• [Stored data]
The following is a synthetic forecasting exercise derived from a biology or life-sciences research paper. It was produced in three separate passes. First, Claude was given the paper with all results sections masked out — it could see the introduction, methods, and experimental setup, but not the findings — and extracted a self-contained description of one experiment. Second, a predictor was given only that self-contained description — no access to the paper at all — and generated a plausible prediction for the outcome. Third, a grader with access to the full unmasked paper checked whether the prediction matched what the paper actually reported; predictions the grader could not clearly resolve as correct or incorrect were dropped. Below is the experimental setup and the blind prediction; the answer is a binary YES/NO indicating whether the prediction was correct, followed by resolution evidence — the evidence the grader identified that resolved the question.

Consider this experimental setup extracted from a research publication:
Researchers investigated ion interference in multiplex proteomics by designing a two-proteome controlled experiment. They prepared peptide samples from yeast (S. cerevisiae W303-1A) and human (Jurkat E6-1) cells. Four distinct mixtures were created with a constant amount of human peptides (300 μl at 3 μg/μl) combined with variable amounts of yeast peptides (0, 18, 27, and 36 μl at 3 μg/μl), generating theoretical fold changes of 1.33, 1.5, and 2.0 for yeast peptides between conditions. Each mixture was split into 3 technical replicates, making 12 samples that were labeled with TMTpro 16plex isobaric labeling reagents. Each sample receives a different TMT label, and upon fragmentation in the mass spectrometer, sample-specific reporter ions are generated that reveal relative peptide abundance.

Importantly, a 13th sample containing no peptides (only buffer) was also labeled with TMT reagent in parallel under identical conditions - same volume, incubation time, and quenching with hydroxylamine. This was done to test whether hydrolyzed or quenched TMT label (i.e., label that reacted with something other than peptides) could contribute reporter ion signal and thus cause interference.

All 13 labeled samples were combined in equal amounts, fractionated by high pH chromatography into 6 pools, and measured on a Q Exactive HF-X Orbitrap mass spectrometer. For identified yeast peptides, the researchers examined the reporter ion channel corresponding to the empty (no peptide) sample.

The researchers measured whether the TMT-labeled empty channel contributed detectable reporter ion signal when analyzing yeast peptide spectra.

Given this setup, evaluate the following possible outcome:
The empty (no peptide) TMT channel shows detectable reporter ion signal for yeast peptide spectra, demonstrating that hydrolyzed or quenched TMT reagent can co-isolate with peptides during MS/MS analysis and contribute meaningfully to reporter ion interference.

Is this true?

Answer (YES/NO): NO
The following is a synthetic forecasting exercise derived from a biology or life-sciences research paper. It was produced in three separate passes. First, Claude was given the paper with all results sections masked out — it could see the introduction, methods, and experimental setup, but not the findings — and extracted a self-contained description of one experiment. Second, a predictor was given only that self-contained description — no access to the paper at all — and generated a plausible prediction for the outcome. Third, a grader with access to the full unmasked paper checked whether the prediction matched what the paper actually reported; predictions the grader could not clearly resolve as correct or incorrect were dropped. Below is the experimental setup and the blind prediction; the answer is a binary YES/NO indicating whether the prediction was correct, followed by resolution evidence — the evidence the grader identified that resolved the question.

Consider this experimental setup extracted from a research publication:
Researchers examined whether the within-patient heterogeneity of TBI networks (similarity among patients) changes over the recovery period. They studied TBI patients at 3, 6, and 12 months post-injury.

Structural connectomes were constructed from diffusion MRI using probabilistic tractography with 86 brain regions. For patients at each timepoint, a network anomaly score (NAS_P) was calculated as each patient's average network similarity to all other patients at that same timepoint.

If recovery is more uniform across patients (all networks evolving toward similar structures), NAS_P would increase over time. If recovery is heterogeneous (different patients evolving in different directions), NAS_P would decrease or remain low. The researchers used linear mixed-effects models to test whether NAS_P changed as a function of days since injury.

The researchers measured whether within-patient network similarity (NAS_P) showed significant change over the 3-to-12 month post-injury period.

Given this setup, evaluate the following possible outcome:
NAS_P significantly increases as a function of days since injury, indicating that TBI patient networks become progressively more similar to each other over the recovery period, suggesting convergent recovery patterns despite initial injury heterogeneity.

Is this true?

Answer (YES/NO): NO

• [About this exercise] Word for word, repeat every record.

• [Worked solution]
The following is a synthetic forecasting exercise derived from a biology or life-sciences research paper. It was produced in three separate passes. First, Claude was given the paper with all results sections masked out — it could see the introduction, methods, and experimental setup, but not the findings — and extracted a self-contained description of one experiment. Second, a predictor was given only that self-contained description — no access to the paper at all — and generated a plausible prediction for the outcome. Third, a grader with access to the full unmasked paper checked whether the prediction matched what the paper actually reported; predictions the grader could not clearly resolve as correct or incorrect were dropped. Below is the experimental setup and the blind prediction; the answer is a binary YES/NO indicating whether the prediction was correct, followed by resolution evidence — the evidence the grader identified that resolved the question.

Consider this experimental setup extracted from a research publication:
Researchers investigated ion interference in multiplex proteomics by designing a two-proteome controlled experiment. They prepared peptide samples from yeast (S. cerevisiae W303-1A) and human (Jurkat E6-1) cells. Four distinct mixtures were created with a constant amount of human peptides (300 μl at 3 μg/μl) combined with variable amounts of yeast peptides (0, 18, 27, and 36 μl at 3 μg/μl), generating theoretical fold changes of 1.33, 1.5, and 2.0 for yeast peptides between conditions. Each mixture was split into 3 technical replicates, making 12 samples that were labeled with TMTpro 16plex isobaric labeling reagents. Each sample receives a different TMT label, and upon fragmentation in the mass spectrometer, sample-specific reporter ions are generated that reveal relative peptide abundance.

Importantly, a 13th sample containing no peptides (only buffer) was also labeled with TMT reagent in parallel under identical conditions - same volume, incubation time, and quenching with hydroxylamine. This was done to test whether hydrolyzed or quenched TMT label (i.e., label that reacted with something other than peptides) could contribute reporter ion signal and thus cause interference.

All 13 labeled samples were combined in equal amounts, fractionated by high pH chromatography into 6 pools, and measured on a Q Exactive HF-X Orbitrap mass spectrometer. For identified yeast peptides, the researchers examined the reporter ion channel corresponding to the empty (no peptide) sample.

The researchers measured whether the TMT-labeled empty channel contributed detectable reporter ion signal when analyzing yeast peptide spectra.

Given this setup, evaluate the following possible outcome:
The empty (no peptide) TMT channel shows detectable reporter ion signal for yeast peptide spectra, demonstrating that hydrolyzed or quenched TMT reagent can co-isolate with peptides during MS/MS analysis and contribute meaningfully to reporter ion interference.

Is this true?

Answer (YES/NO): NO
The following is a synthetic forecasting exercise derived from a biology or life-sciences research paper. It was produced in three separate passes. First, Claude was given the paper with all results sections masked out — it could see the introduction, methods, and experimental setup, but not the findings — and extracted a self-contained description of one experiment. Second, a predictor was given only that self-contained description — no access to the paper at all — and generated a plausible prediction for the outcome. Third, a grader with access to the full unmasked paper checked whether the prediction matched what the paper actually reported; predictions the grader could not clearly resolve as correct or incorrect were dropped. Below is the experimental setup and the blind prediction; the answer is a binary YES/NO indicating whether the prediction was correct, followed by resolution evidence — the evidence the grader identified that resolved the question.

Consider this experimental setup extracted from a research publication:
Researchers examined whether the within-patient heterogeneity of TBI networks (similarity among patients) changes over the recovery period. They studied TBI patients at 3, 6, and 12 months post-injury.

Structural connectomes were constructed from diffusion MRI using probabilistic tractography with 86 brain regions. For patients at each timepoint, a network anomaly score (NAS_P) was calculated as each patient's average network similarity to all other patients at that same timepoint.

If recovery is more uniform across patients (all networks evolving toward similar structures), NAS_P would increase over time. If recovery is heterogeneous (different patients evolving in different directions), NAS_P would decrease or remain low. The researchers used linear mixed-effects models to test whether NAS_P changed as a function of days since injury.

The researchers measured whether within-patient network similarity (NAS_P) showed significant change over the 3-to-12 month post-injury period.

Given this setup, evaluate the following possible outcome:
NAS_P significantly increases as a function of days since injury, indicating that TBI patient networks become progressively more similar to each other over the recovery period, suggesting convergent recovery patterns despite initial injury heterogeneity.

Is this true?

Answer (YES/NO): NO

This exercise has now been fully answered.